Maar meestal zodra baby’s kunnen zitten, is hun plekje voor de bestuurder, gewoon los half of geheel op de tank. Wij kunnen ons dat hier zo slecht voorstellen. Voor wie Azië niet kent: het merendeel van de mensen verplaatst zich per scooter, zelden alleen en vaak met het hele gezin van 4-5 mensen. Ik heb wel eens vijf mensen gezien, twee ouders met een paar kinderen ertussen gepropt en in een emmer aan de arm van de vrouw die achterop zat nog een baby. Het zal ook wel eens niet goed gaan.
Lunchen doen we ergens onderweg, gewoon lekkere pad thai.

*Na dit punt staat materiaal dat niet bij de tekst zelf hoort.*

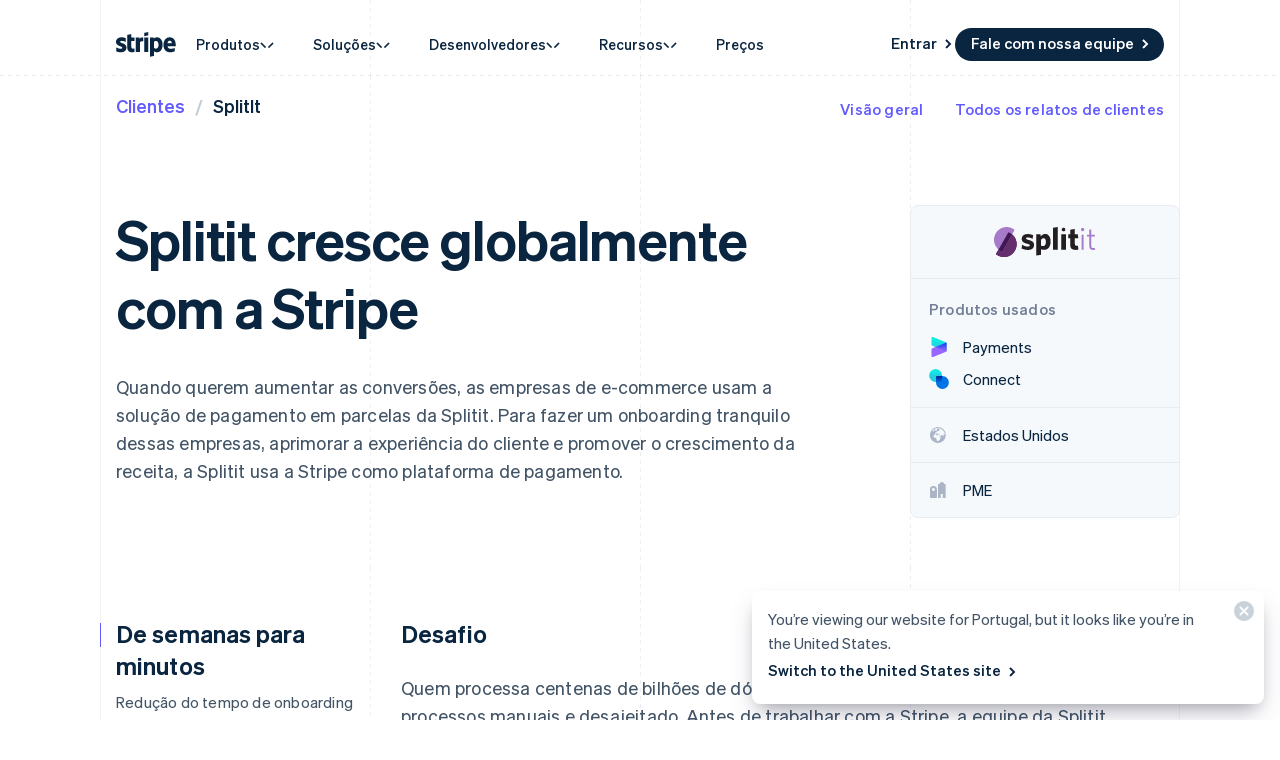

--- FILE ---
content_type: text/javascript; charset=utf-8
request_url: https://b.stripecdn.com/mkt-statics-srv/assets/v1-RefreshedProductsNavGroup-EQYU66L3.js
body_size: 233
content:
import"./v1-chunk-QAMXPDSP.js";import{b as o,c as n}from"./v1-chunk-ZDR7RJND.js";import{j as m}from"./v1-chunk-KWARAS4N.js";var s=class extends o{constructor(){super(...arguments);this.movementX=1;this.mouseMove=e=>{let t=e.movementX>0?1:-1;e.clientY<=120||Math.abs(e.movementX)<Math.abs(e.movementY)||t!==this.movementX&&Math.abs(e.movementX)>2&&(this.movementX=t,requestAnimationFrame(()=>{this.setStyles()}))};this.mouseEnter=()=>{this.movementX=1,this.setStyles()};this.setStyles=()=>{var e,t;(e=this.el.parentElement)==null||e.style.setProperty("--mouse-in-dir",this.movementX>0?"right":"left"),(t=this.el.parentElement)==null||t.style.setProperty("--mouse-out-dir",this.movementX>0?"left":"right")}}connect(){return m(this,null,function*(){this.el.addEventListener("mousemove",this.mouseMove),this.el.addEventListener("mouseenter",this.mouseMove)})}disconnect(){this.el.removeEventListener("mousemove",this.mouseMove),this.el.removeEventListener("mouseenter",this.mouseEnter)}};n.register("RefreshedProductsNavGroup",s);


--- FILE ---
content_type: text/javascript; charset=utf-8
request_url: https://b.stripecdn.com/mkt-statics-srv/assets/v1-CustomerProfile-EV3HU6HN.js
body_size: 502
content:
import"./v1-chunk-QAMXPDSP.js";import{b as s,c as n}from"./v1-chunk-ZDR7RJND.js";import{j as l}from"./v1-chunk-KWARAS4N.js";var e=class extends s{constructor(){super(...arguments);this.__handleShowAll=i=>{i.preventDefault(),this.stripeProducts.filter(t=>t.hasAttribute("aria-hidden")).forEach(t=>{t.setAttribute("aria-hidden","false")}),this.showAllButton.style.display="none",this.showAllButton.setAttribute("aria-expanded","true")}}connect(){return l(this,null,function*(){this.showAllButton&&this.showAllButton.addEventListener("click",this.__handleShowAll)})}disconnect(){this.showAllButton&&this.showAllButton.removeEventListener("click",this.__handleShowAll)}};n.register("CustomerProfile",e);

Een biertje hadden ze niet, maar dat konden we wel halen 2 deuren verderop, geen probleem. We zitten ook naast het plaastelijke bezinestation, dat nog op ouderwetse manier met een handpomp levert.
Na nog een uurtje slingeren komen we bij Mae Chaem een klein dorpje weer in de provincie Chiang Mai. Het is een heel klein dorpje waar niet veel te beleven valt. Maar ze zijn er net weer heel vlak bij de weg rijst aan het planten en de man is bezig met egaliseren met wat ze hier noemen de Japanese Waterbuffalo.
Jeeda geeft aan dat we prima kunnen eten bij de locals naast en tegenover ons guesthouse. Dit ligt in een heel mooie tuin, een groot huis met nog een paar kamers bijgebouwd, netjes en eenvoudig.
We zijn de enige gasten en zitten heerlijk op de veranda bij een jong stel die dit guesthouse uitbaten.
Morgen gaan we terug naar Chiang Mai via een nationaal park en de Doi Inthanon, de hoogste berg van Thailand.